Beware of people on dating apps that offer investment opportunities that are too good to be true.
That’s the message from the New York City district attorney, who recently filed charges against a lying Lothario who they say defrauded his lovers out of millions.
Nelson Counne, who is also referred to as “Nelson Roth” or “Justin Roth”, was charged by a Manhattan court with coughing up more than $1.8 million from five women through a series of romance and investment scams.
He allegedly told lie after lie to women he falsely claimed to have a romantic interest, enticing them with investment opportunities that never existed, while using their money to repay past victims, lure new ones and his lifestyle,” the prosecutor said. Alvin L. Bragg, Jr.
Related: The Swindler Who Robbed Backstreet Boys and NSYNC Blind. “Some guys couldn’t afford their car payment.”
Dating for dollars
Counne, 69, met most of his victims through online dating sites, posing as a wealthy retired art dealer and investor with homes in London, Manhattan and the south of France, according to the indictment.
In reality, Counne owns no houses and never travels internationally – he doesn’t even have a passport.
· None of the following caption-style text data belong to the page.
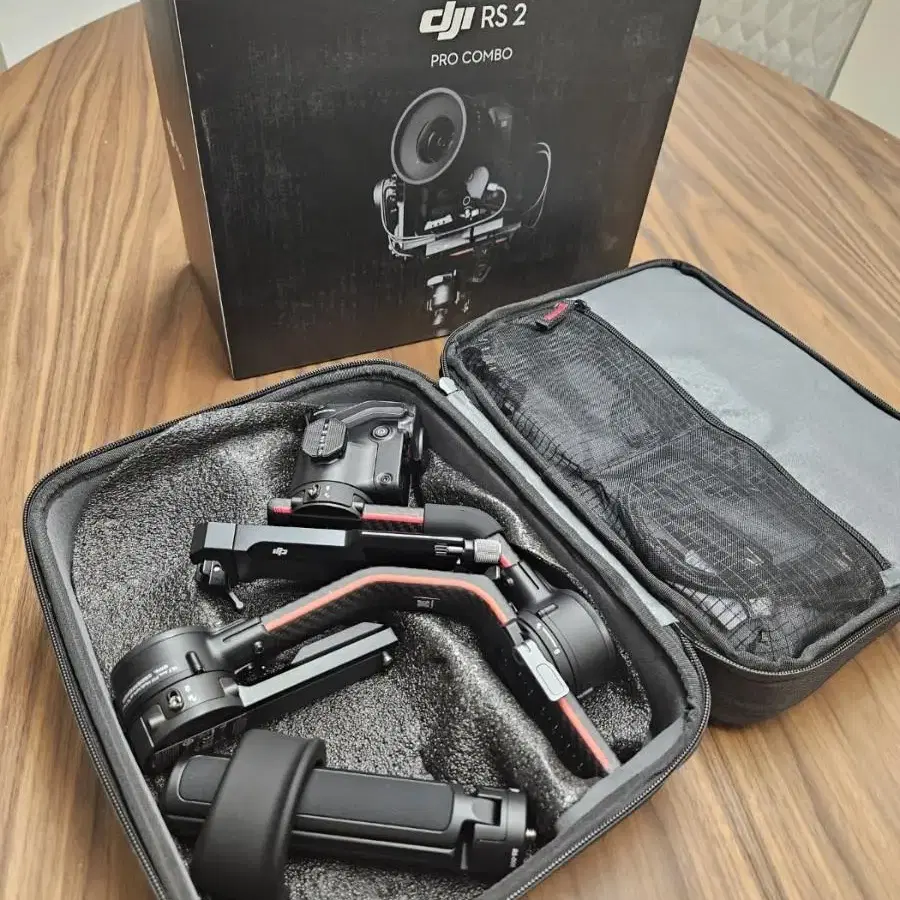 DJI로닌 RS2 pro combo 풀셋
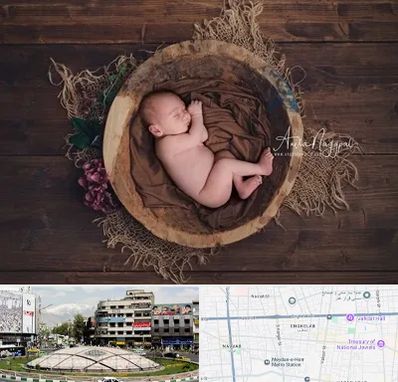عکاسی نوزاد در مرکز تهران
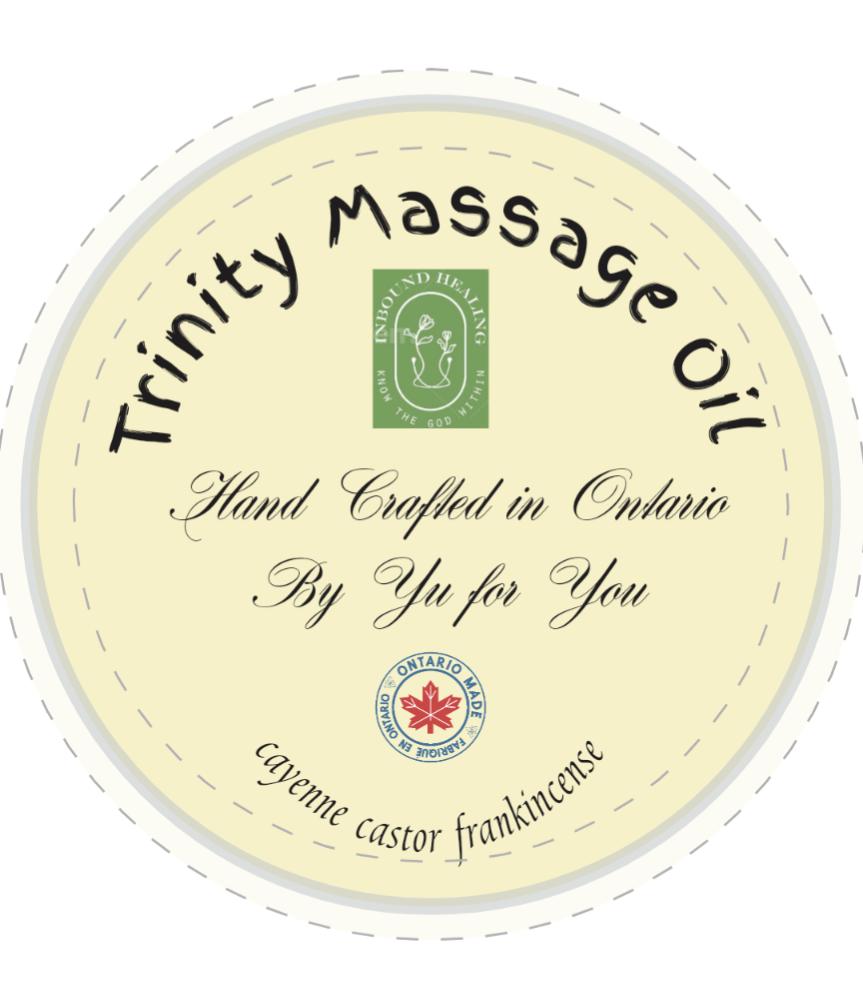 Trinity massage oil improves circulation
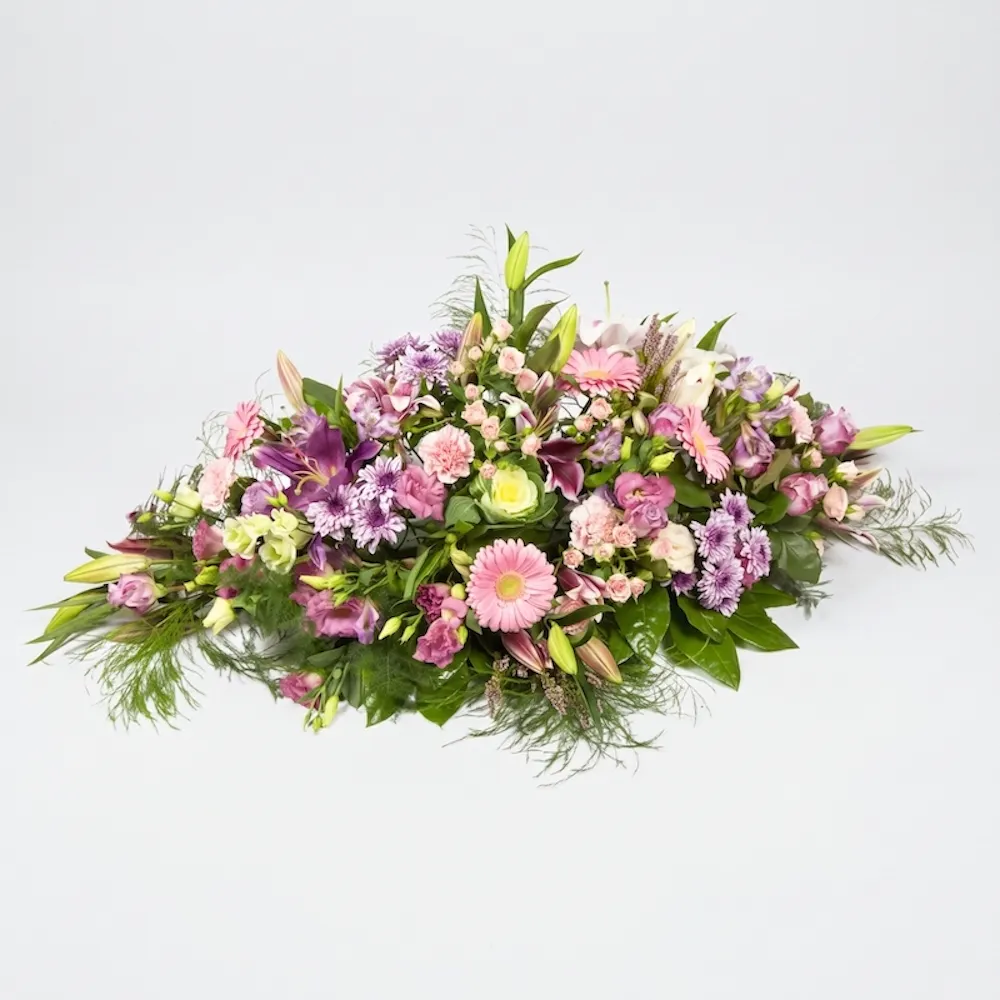 Raquette rose/vert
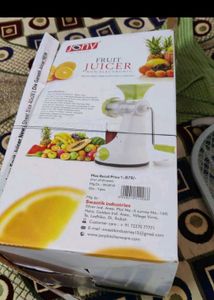 Jony Fruit Juicer - Non-Electric
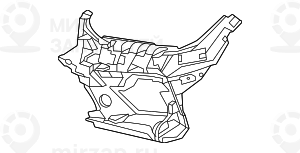 Крепление Противотуманной Фары П
 BMW 51118069918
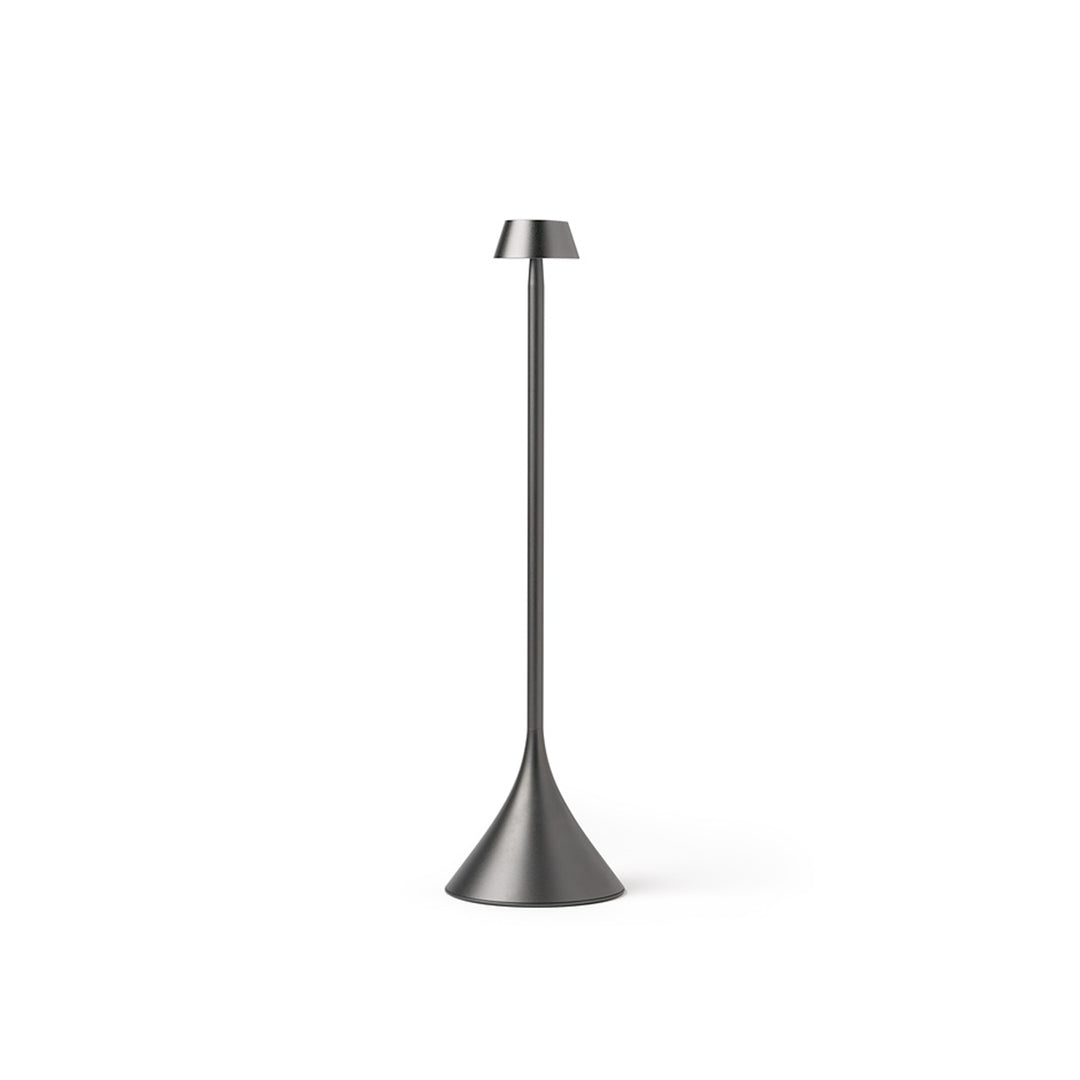 Lampe de table Steli shade h.29.4 cm - gun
His only source of income was the money he stole from his loved ones between 2012 and 2021.
The scam worked like this: After gaining the affection and trust of his victims, Counne convinced many of them to invest with him. He never shared details of his business dealings, claiming that the investments were in a “gray area between legal and illegal” and that he had access to inside information.
Some of his bogus investments included Alibaba and a start-up allegedly run by a former Google executive, which allegedly offered an online lottery that potential students could pay to participate and win tuition.
“Most of the victims were hesitant at first, but Counne persisted until they all agreed to invest,” said a press release from the Manhattan District Attorney’s Office.
A Ponzi scheme
The prosecutor alleges that Counne carried out a classic Ponzi scheme, using the money from one of his brands to pay for another. This enabled him to appear rich to new victims and to repay previous victims who suspected his fraud.
Counne is now charged with first-degree fraud, second-degree grand larceny, and third-degree grand larceny.
Romance scams like this one are not uncommon. In 2021, some 24,000 victims reported losing about $1 billion to romance scams, according to the FBI.